> _Work item_: Omitting all images, set down every line below exactly as it appears.

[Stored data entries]
+--
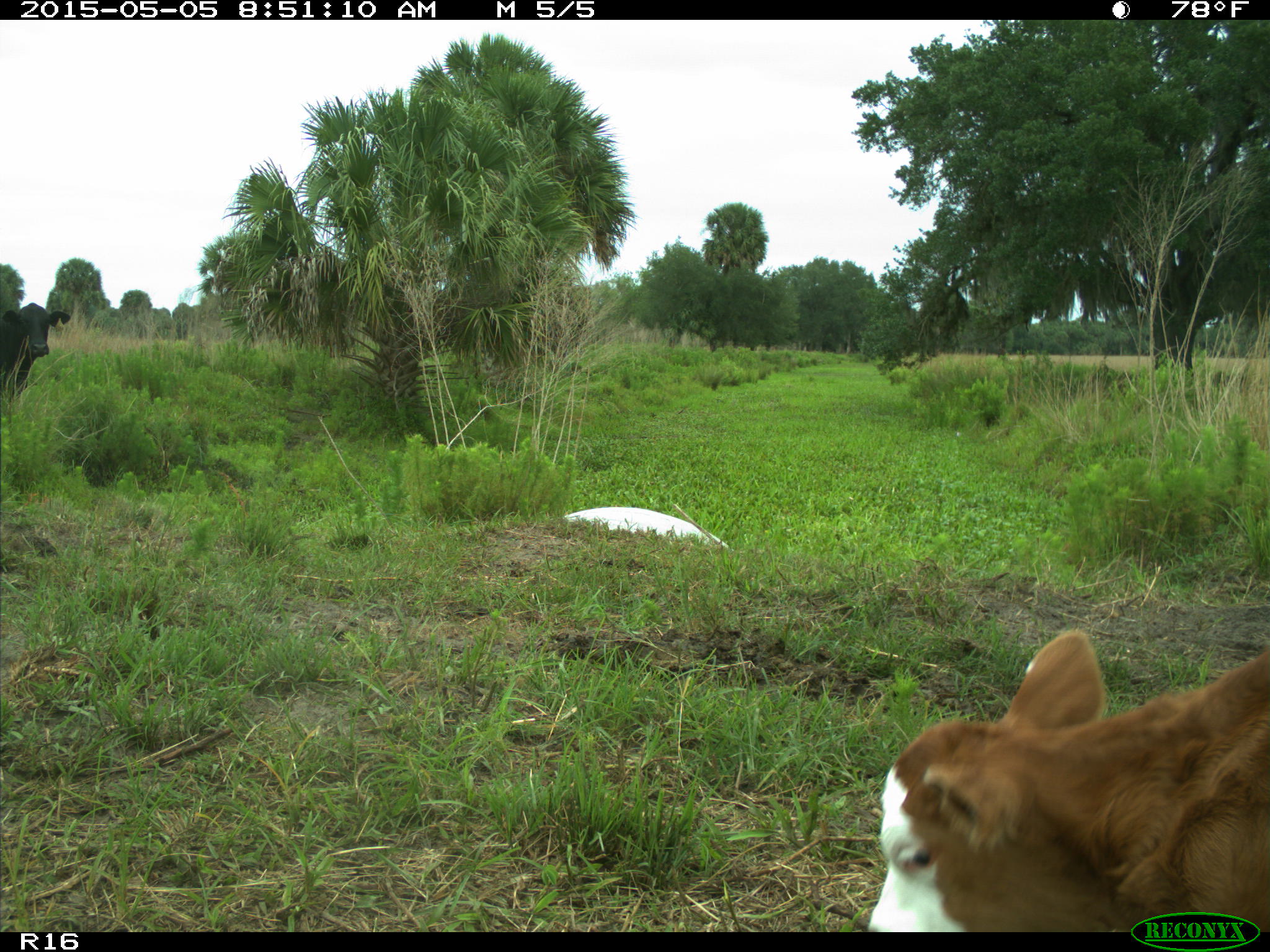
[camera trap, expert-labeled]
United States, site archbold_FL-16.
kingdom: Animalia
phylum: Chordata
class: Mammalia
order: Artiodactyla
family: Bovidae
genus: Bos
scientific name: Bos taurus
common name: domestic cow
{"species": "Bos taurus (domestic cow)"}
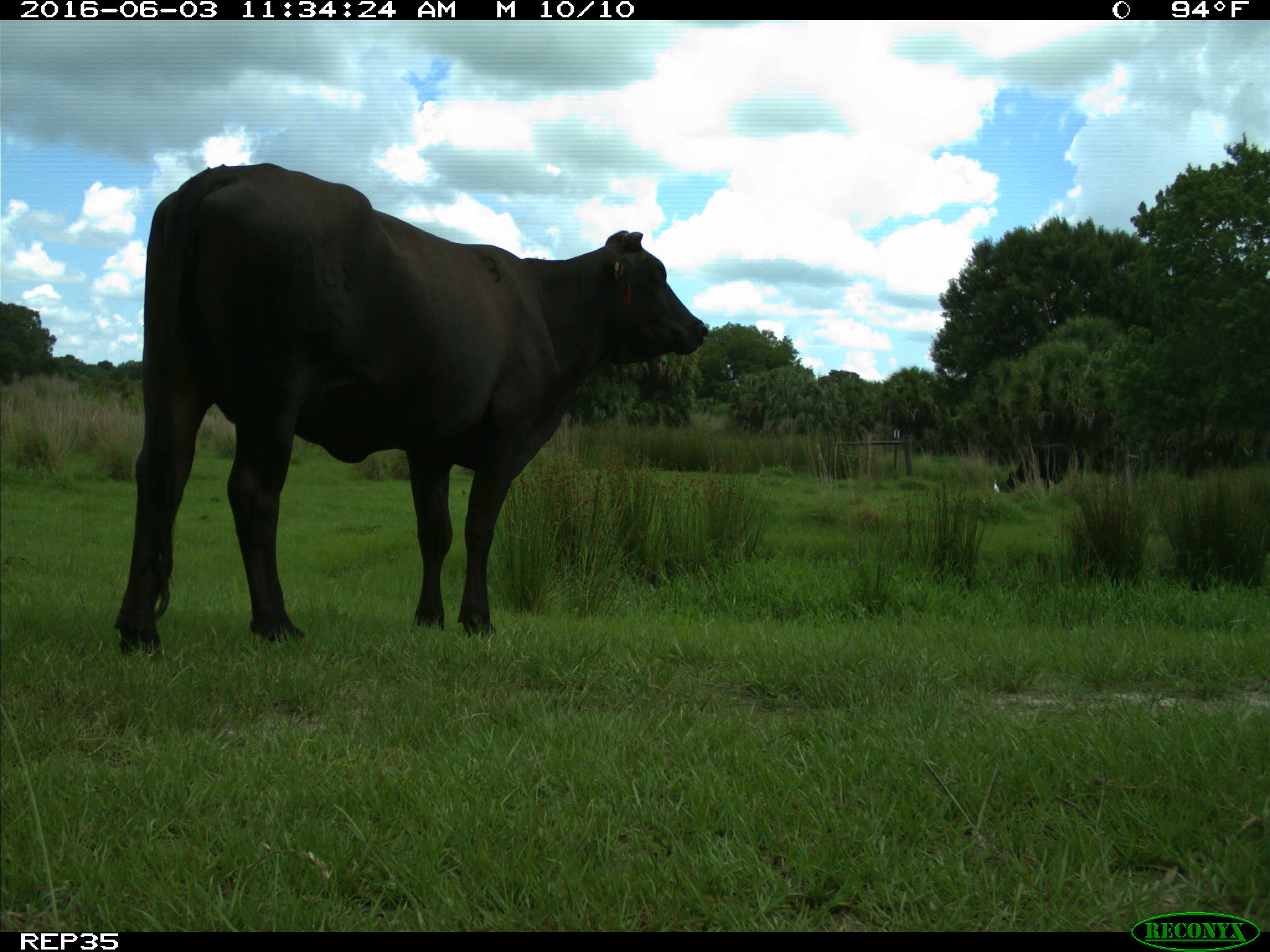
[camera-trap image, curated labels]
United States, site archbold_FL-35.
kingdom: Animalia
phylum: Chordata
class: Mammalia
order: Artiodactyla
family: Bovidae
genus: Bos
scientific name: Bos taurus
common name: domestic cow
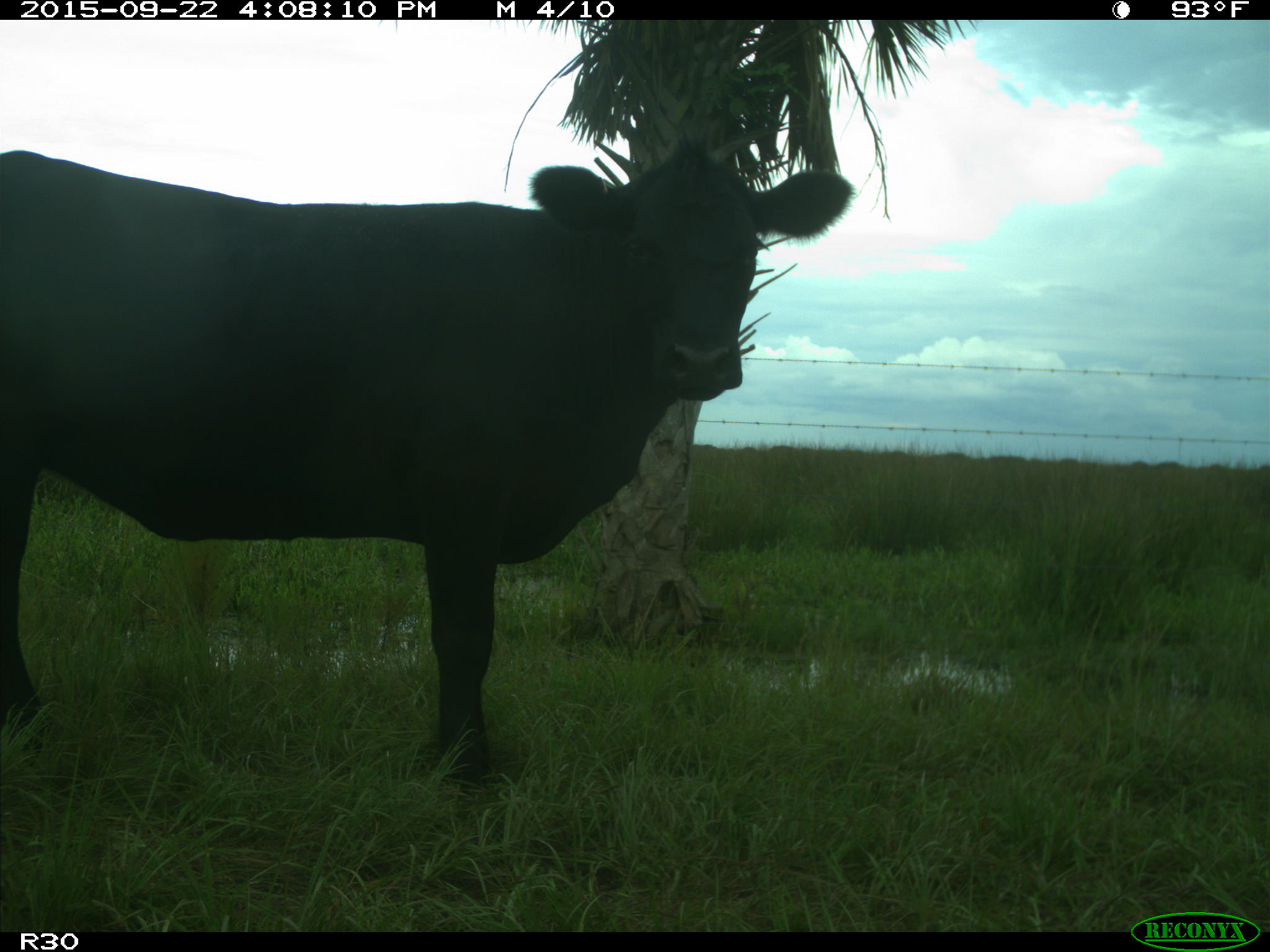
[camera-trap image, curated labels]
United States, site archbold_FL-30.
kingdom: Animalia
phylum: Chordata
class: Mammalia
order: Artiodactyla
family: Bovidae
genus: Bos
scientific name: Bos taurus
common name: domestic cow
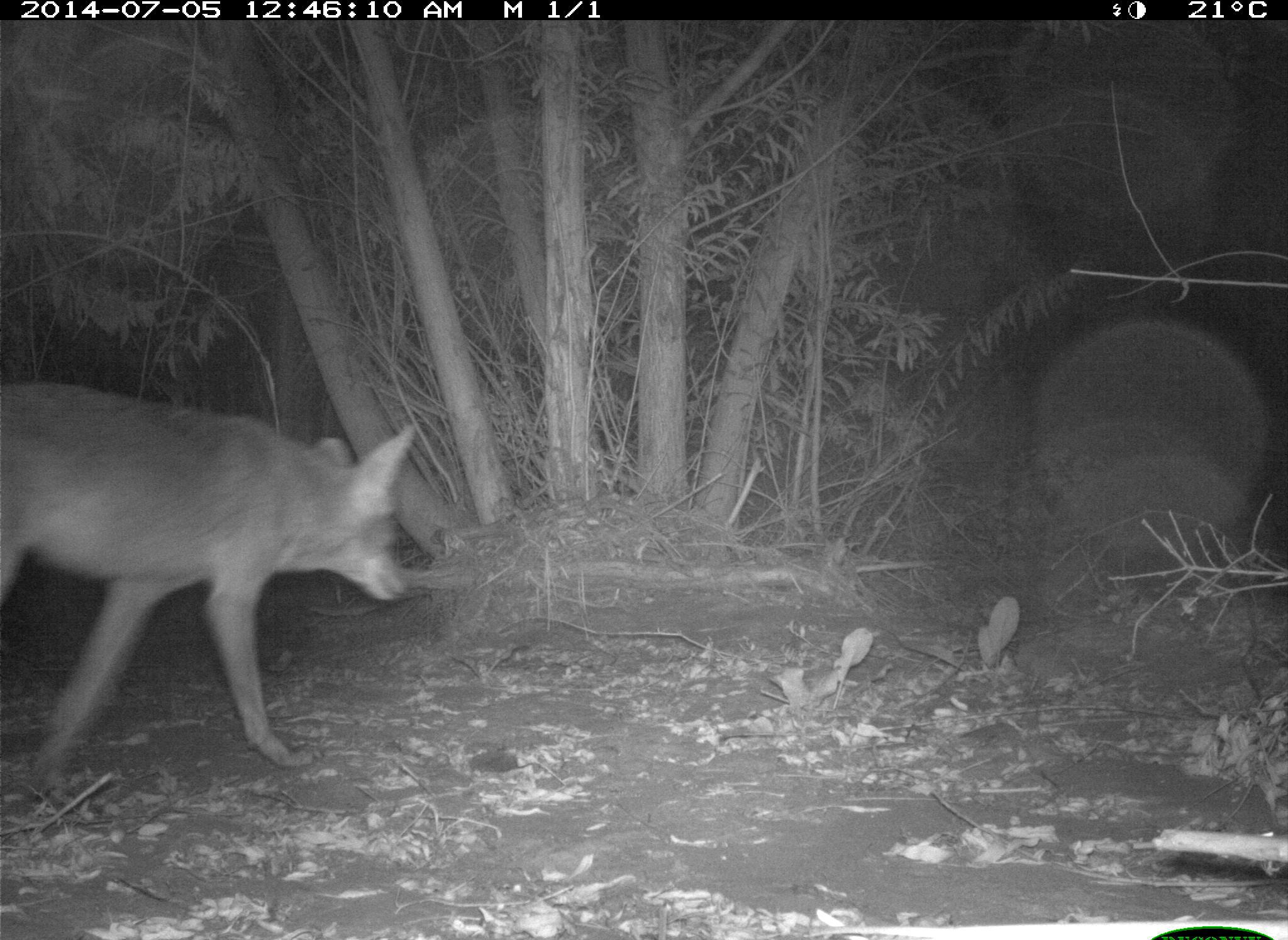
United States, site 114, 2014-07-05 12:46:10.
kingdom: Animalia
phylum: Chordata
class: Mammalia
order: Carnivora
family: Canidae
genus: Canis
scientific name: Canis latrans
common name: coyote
+--
> _Solution_:
[camera trap, expert-labeled]
United States, site archbold_FL-16.
kingdom: Animalia
phylum: Chordata
class: Mammalia
order: Artiodactyla
family: Bovidae
genus: Bos
scientific name: Bos taurus
common name: domestic cow
{"species": "Bos taurus (domestic cow)"}
[camera-trap image, curated labels]
United States, site archbold_FL-35.
kingdom: Animalia
phylum: Chordata
class: Mammalia
order: Artiodactyla
family: Bovidae
genus: Bos
scientific name: Bos taurus
common name: domestic cow
[camera-trap image, curated labels]
United States, site archbold_FL-30.
kingdom: Animalia
phylum: Chordata
class: Mammalia
order: Artiodactyla
family: Bovidae
genus: Bos
scientific name: Bos taurus
common name: domestic cow
United States, site 114, 2014-07-05 12:46:10.
kingdom: Animalia
phylum: Chordata
class: Mammalia
order: Carnivora
family: Canidae
genus: Canis
scientific name: Canis latrans
common name: coyote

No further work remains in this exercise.